The meal today began with a nibble of fried shrimp with a miniature yuzu salad. The shrimp was sweet and carefully cooked, the citrus of the yuzu a good complement to the prawn (16/20). A trio of dim sum came next. Har gau dumpling was a variant on the classic prawn dumpling, the filling having a little lobster in addition to the shrimp, the dumpling coloured green by spinach juice and garlic chive (a species of onion native to Shanxi province). Xiao long bao had Kegani crab (from Hokkaido) rather than pork providing the characteristic liquid centre (made by using aspic, which melts inside the bun when heated) and was dipped in vinegar to give a sourness to balance the sweetness of the crab. The trio was completed by a red rice crispy prawn roll. These were very classy dim sum, the crab having excellent flavour, the dumpling wrappers thin and delicate (17/20).

Next was hot and sour soup, but again this was a class above what you find in your local Chinese restaurant. The same imported Hokkaido crab was used here rather than pork, and the balance of the vinegar and the level of spicing was spot on: it is hard to make a soup really impressive, but this one was, with great depth of flavour (17/20). This was followed by barbecue pork alongside crispy suckling pig with a little caviar, and finally a confit cherry tomato. The barbecue pork used Iberico pluma (a cut by the shoulder) and had excellent texture, while the pork skin was crisp and light. A marinade of Japanese plum wine added a little sweetness, with the tomato balancing that nicely (16/20).

Blue lobster was pot roasted with ginger and spring onion. The shellfish meat had been carefully extracted from the shell and was very tender, clearly fresh (live lobsters could be observed in a tank in the restaurant). This was a simple but very accurately cooked dish (16/20). This was followed by poached amaranthus leaves with fried pieces of garoupa in a fish broth, garnished with wolfberries (aka goji berries). The fish was quite crisp but the leaves inevitably tasted a touch soggy within the broth (just about 15/20). The final savoury dish was fried rice with roast goose, lobster, prawn and conpoy (dried scallop). The rice had been steamed in lemongrass prior to frying and was pleasingly aromatic, the assorted toppings all carefully cooked (16/20).

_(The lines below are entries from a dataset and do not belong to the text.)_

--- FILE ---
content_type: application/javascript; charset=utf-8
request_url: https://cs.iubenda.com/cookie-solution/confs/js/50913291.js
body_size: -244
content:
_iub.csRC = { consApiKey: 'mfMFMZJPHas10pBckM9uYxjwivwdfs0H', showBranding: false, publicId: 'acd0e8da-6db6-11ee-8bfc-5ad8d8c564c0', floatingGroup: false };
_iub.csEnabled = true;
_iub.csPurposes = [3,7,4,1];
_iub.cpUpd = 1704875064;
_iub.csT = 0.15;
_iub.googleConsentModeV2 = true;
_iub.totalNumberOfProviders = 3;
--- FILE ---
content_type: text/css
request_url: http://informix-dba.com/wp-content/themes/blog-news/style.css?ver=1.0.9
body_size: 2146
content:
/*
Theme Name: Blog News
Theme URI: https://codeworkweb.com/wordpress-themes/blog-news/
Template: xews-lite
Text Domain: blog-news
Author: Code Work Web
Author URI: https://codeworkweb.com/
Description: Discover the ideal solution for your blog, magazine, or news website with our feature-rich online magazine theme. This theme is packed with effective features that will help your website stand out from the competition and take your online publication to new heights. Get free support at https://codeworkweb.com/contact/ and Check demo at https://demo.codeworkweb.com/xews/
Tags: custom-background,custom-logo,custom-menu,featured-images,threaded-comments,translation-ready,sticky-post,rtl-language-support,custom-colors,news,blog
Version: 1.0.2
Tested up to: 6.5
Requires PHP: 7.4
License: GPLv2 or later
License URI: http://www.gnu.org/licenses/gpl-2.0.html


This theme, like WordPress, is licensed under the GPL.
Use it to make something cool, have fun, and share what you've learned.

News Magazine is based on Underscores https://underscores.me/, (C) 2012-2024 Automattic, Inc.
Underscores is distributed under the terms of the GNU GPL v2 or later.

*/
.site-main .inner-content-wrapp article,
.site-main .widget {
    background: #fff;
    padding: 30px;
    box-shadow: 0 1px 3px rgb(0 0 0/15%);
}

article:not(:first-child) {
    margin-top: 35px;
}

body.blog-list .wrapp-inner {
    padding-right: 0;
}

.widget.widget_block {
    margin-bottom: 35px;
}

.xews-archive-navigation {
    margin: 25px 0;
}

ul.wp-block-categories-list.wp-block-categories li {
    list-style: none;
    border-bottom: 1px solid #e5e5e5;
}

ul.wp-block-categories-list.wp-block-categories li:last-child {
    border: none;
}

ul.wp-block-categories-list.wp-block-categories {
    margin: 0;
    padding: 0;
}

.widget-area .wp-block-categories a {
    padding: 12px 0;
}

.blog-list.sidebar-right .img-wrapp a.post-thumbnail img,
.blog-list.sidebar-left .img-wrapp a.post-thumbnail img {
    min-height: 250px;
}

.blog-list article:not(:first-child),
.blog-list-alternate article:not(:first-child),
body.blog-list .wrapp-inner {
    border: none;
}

A pre-dessert of coconut milk sorbet with pineapple was very refreshing and had good texture (16/20). This was followed by creme brûlée of Chinese almonds with bird nest and honey. This was technically well made, the top crisp and delicate, the almond flavour coming through well, though I am not really sure what the bird nest added (15/20).

Service was excellent throughout, the staff attentive. The bill came to HKD 979 (£96) with just jasmine tea to drink. This did not seem excessive given the high-grade ingredients and skill level that was evident here. Jade Dragon offers some generally impressive Cantonese food in a very smart setting.